Configuration
The plugin makes use of some Spark rest api endpoints, in order to access them from the plugin we will have to have a series of active ports that are not blocked by the firewall, these are the following :
firewall-cmd --permanent --zone=public --add-port=6066/tcp
firewall-cmd --permanent --zone=public --add-port=7077/tcp
firewall-cmd --permanent --zone=public --add-port=8080-8081/tcp
firewall-cmd --permanent --zone=public --add-port=4040/tcp
firewall-cmd --permanent --zone=public --add-port=18080/tcp
firewall-cmd --reload
6066: Rest url (cluster mode).
7077: Server master.
8080 : Web UI.
4040: Para aplicaciones en ejecución.
18080: Para el history server.
In order to make use of the history server we will have to enable spark.eventLog.enabled, spark.eventLog.dir and spark.history.fs.logDirectory in spark-defaults.conf.

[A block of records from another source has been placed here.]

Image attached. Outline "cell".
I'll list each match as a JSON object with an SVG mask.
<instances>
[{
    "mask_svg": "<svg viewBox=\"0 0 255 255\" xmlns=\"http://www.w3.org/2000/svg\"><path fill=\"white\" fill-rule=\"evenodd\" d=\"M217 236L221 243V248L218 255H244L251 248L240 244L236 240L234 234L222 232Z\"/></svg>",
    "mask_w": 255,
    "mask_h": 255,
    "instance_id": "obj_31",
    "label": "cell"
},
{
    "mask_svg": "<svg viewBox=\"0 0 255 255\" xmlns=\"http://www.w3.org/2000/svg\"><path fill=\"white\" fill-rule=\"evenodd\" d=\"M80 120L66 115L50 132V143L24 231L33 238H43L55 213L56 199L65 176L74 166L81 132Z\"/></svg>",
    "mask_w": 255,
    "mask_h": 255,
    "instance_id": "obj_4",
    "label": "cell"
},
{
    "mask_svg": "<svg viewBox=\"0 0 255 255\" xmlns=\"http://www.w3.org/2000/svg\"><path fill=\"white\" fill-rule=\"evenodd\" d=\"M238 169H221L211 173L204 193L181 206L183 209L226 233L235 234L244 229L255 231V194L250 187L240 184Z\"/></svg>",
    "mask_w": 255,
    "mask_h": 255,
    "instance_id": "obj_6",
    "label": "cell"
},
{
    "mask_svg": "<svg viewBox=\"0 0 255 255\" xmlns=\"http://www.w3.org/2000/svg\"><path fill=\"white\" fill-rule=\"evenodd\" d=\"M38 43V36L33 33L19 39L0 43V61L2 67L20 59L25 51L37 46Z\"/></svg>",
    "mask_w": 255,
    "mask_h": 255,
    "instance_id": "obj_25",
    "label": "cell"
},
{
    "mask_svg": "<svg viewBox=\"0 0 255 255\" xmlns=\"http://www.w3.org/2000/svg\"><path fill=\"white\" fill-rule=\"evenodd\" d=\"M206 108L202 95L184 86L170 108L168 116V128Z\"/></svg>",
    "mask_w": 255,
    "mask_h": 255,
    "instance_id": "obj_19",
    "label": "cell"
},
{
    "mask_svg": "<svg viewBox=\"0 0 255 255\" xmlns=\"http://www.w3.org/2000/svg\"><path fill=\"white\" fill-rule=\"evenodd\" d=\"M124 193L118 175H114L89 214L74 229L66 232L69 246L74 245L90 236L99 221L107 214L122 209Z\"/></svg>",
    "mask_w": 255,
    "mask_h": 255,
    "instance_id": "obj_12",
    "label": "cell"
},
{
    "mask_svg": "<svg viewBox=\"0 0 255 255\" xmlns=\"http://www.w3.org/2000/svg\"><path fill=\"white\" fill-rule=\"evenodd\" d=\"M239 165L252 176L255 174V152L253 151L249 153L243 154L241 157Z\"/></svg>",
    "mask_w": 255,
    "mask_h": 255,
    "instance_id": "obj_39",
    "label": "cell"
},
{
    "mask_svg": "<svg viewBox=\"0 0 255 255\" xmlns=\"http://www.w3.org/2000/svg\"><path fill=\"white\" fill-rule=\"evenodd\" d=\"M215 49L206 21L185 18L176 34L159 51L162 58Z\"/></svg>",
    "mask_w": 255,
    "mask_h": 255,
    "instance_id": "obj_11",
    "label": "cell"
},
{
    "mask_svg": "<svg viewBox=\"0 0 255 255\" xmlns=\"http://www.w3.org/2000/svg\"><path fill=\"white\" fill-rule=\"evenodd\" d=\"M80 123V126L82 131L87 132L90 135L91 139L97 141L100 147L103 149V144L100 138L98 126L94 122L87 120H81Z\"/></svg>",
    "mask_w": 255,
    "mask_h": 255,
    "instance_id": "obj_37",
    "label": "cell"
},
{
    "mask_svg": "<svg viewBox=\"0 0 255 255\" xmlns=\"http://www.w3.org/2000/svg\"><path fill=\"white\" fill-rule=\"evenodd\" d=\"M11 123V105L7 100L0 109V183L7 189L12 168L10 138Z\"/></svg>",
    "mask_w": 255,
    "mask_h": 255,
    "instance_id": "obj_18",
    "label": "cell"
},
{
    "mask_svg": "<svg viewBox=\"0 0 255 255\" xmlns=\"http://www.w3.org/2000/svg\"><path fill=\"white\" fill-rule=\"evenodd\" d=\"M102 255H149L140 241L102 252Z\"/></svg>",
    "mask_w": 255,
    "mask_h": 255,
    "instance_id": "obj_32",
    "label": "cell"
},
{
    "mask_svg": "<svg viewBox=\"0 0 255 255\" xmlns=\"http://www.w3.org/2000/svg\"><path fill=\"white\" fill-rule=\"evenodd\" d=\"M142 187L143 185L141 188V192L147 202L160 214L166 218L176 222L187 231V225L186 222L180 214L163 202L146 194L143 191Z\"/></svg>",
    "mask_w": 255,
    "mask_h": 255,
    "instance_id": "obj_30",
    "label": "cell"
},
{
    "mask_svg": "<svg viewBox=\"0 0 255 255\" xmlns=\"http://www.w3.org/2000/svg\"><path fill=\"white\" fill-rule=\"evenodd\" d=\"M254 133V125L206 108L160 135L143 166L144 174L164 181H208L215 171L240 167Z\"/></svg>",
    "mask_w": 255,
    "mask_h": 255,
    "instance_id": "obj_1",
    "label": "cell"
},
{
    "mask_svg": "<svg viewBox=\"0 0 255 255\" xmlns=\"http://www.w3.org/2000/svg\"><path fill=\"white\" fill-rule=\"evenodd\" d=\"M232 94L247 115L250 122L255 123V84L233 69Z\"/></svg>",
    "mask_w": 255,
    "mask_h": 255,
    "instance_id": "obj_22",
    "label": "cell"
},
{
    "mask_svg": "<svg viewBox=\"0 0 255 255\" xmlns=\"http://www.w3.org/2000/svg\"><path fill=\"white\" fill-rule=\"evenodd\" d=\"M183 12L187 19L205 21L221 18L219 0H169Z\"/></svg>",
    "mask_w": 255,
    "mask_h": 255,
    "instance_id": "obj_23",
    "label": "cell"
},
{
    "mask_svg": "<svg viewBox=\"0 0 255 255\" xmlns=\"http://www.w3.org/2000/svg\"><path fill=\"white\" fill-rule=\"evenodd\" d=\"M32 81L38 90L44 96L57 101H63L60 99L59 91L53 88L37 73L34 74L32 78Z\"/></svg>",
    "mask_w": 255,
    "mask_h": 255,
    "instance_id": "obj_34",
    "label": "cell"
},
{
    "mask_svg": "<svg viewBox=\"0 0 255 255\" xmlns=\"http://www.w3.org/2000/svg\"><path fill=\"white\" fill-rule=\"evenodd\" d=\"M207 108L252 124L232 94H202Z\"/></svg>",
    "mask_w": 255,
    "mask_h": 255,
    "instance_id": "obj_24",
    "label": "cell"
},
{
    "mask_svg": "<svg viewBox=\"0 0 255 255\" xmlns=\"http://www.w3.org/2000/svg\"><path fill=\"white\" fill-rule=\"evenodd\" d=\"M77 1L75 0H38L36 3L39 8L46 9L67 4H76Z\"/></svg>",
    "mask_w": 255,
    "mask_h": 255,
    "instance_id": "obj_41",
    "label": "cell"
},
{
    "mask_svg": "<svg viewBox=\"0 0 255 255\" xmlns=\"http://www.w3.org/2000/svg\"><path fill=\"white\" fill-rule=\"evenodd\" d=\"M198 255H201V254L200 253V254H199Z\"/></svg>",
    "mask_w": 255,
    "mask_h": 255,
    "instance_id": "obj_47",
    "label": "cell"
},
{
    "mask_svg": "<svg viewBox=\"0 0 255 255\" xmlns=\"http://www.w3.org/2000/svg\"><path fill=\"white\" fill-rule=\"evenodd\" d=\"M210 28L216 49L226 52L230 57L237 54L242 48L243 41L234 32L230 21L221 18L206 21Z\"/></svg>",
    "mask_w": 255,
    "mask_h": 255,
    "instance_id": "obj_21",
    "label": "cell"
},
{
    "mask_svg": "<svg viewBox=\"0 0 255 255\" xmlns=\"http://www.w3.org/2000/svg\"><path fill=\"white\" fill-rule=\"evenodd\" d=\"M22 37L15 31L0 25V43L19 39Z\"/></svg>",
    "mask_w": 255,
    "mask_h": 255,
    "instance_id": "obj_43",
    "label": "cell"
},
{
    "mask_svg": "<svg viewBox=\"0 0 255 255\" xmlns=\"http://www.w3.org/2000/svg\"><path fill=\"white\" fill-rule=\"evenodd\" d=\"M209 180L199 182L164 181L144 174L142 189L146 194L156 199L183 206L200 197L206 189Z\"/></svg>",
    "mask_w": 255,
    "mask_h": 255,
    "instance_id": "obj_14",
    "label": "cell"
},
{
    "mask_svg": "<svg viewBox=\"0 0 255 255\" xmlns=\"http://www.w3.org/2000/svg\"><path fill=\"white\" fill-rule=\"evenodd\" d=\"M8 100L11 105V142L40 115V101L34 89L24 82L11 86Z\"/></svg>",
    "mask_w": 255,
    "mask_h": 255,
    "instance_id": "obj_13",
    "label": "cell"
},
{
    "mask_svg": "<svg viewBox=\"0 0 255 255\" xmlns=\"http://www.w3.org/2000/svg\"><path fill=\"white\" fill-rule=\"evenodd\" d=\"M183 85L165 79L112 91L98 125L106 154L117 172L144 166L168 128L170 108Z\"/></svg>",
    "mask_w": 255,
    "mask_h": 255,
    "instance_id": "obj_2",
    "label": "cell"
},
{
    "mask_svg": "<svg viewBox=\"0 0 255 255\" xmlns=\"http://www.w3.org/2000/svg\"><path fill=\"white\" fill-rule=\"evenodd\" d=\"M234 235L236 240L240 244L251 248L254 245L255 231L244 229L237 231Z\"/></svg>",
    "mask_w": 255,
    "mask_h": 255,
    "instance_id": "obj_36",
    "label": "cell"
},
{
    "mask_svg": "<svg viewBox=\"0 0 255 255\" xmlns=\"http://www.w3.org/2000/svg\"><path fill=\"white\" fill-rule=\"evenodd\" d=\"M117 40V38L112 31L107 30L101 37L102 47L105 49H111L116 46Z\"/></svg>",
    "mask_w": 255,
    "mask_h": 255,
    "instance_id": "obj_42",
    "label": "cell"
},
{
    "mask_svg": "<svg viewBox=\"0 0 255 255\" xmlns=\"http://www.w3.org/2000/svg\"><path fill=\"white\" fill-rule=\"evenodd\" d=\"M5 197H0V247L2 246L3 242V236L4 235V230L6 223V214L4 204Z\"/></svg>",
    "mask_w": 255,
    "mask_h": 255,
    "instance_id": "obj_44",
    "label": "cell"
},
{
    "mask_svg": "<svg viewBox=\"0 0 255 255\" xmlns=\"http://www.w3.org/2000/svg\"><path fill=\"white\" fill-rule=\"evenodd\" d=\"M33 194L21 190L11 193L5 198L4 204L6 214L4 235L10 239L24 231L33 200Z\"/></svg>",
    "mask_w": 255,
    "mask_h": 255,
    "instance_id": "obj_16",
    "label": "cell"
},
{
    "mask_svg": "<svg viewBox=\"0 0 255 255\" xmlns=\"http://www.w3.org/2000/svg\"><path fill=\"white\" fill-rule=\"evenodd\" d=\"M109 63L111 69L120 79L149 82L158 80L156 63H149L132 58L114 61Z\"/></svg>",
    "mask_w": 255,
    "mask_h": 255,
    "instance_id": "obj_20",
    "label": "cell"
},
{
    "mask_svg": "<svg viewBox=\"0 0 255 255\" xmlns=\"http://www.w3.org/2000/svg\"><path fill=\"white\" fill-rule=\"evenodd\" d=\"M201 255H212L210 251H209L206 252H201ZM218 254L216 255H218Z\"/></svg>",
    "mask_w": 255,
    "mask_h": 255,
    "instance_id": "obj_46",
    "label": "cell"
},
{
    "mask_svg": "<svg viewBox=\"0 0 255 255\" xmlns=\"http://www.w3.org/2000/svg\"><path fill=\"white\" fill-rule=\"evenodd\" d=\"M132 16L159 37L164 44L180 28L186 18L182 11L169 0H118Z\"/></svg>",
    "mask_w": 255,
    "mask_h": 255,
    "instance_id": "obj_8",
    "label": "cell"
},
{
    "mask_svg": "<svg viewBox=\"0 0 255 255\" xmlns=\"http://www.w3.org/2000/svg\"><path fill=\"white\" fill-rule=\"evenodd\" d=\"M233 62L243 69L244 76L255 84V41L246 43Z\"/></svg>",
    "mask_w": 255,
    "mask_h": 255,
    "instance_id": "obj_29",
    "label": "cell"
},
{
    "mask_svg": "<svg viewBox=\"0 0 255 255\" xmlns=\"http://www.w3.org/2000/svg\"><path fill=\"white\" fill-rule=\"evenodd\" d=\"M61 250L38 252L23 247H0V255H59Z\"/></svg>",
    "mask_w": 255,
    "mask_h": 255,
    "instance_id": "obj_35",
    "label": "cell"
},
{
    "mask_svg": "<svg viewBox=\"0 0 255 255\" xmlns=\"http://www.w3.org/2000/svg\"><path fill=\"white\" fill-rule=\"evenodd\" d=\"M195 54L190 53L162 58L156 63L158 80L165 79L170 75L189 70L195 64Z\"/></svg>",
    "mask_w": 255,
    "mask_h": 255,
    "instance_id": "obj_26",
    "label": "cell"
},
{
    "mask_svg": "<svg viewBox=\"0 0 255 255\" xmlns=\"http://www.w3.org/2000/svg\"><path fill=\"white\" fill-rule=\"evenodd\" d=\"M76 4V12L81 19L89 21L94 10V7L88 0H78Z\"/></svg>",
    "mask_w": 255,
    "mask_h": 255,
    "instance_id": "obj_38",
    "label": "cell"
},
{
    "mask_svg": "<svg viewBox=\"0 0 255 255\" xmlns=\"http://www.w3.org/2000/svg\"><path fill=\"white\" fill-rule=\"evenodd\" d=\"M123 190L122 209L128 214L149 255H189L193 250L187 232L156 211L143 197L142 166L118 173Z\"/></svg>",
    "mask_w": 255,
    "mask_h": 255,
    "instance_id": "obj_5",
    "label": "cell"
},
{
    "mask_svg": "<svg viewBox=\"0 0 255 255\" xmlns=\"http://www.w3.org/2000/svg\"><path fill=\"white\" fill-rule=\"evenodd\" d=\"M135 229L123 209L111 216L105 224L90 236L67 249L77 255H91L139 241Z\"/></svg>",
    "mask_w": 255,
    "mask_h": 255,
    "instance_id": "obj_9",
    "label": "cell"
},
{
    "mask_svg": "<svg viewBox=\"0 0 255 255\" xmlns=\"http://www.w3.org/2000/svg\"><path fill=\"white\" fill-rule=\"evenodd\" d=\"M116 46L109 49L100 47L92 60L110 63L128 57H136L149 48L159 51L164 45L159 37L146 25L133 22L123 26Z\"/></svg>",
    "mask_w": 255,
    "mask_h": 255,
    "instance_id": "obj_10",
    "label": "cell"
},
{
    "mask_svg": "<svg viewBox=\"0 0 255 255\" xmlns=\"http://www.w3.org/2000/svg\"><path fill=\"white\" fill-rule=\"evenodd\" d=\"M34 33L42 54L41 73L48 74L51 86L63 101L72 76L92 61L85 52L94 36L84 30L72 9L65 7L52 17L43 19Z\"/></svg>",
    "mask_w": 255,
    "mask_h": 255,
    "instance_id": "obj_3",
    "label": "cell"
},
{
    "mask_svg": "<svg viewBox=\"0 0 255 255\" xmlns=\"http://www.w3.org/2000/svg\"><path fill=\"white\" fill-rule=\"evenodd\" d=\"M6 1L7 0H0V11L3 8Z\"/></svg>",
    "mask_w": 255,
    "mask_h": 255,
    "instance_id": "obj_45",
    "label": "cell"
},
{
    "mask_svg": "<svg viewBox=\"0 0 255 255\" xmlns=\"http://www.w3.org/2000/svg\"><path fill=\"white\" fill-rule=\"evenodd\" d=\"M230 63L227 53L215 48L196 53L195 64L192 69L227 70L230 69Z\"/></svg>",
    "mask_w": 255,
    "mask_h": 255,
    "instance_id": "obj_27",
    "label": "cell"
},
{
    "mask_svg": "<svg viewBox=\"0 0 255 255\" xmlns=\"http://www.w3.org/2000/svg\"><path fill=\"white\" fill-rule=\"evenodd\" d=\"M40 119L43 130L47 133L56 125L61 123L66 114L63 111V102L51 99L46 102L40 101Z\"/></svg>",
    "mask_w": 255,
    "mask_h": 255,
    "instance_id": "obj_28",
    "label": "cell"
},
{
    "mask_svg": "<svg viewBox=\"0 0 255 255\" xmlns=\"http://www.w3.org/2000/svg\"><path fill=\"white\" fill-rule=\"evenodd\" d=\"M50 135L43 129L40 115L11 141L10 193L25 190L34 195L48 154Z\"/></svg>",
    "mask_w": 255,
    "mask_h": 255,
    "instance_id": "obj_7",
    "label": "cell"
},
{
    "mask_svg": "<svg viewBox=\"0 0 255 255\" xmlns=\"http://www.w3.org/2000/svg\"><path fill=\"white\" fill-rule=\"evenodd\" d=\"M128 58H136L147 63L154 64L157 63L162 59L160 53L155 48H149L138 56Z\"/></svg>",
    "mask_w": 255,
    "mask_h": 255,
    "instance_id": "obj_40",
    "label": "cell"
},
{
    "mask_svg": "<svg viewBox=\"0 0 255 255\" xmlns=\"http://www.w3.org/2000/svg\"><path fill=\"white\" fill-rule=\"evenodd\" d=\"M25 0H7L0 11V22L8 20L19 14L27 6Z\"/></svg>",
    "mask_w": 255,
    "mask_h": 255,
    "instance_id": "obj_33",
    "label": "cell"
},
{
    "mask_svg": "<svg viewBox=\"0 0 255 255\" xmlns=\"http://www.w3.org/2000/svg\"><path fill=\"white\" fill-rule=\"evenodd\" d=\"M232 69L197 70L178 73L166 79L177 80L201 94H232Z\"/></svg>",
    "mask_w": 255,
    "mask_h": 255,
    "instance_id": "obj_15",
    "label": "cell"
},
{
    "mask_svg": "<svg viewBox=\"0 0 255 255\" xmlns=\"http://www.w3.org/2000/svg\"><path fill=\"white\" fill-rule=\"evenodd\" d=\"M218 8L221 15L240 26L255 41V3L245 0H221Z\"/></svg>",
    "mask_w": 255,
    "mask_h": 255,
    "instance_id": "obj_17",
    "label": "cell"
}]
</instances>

You can find a conf template in /conf
We will create in that path the file with:
vi spark-defaults.conf
And we'll leave it at that, you can choose the path where you want to save the events.
Now we can activate the history server, in /sbin, the same path where the master, workers, etc. are activated.
We will start it with :
./start-history-server.sh
If we go to the log that returns the output we will see how correctly it has been started and its url.
If we access the url we will see the history server.
Note:
This is assumed, but for the plugin to work you will need to have the master server active, as well as have applications running or that have been run and have finished, as it is from the applications that we will take the metrics, specifically from their runners.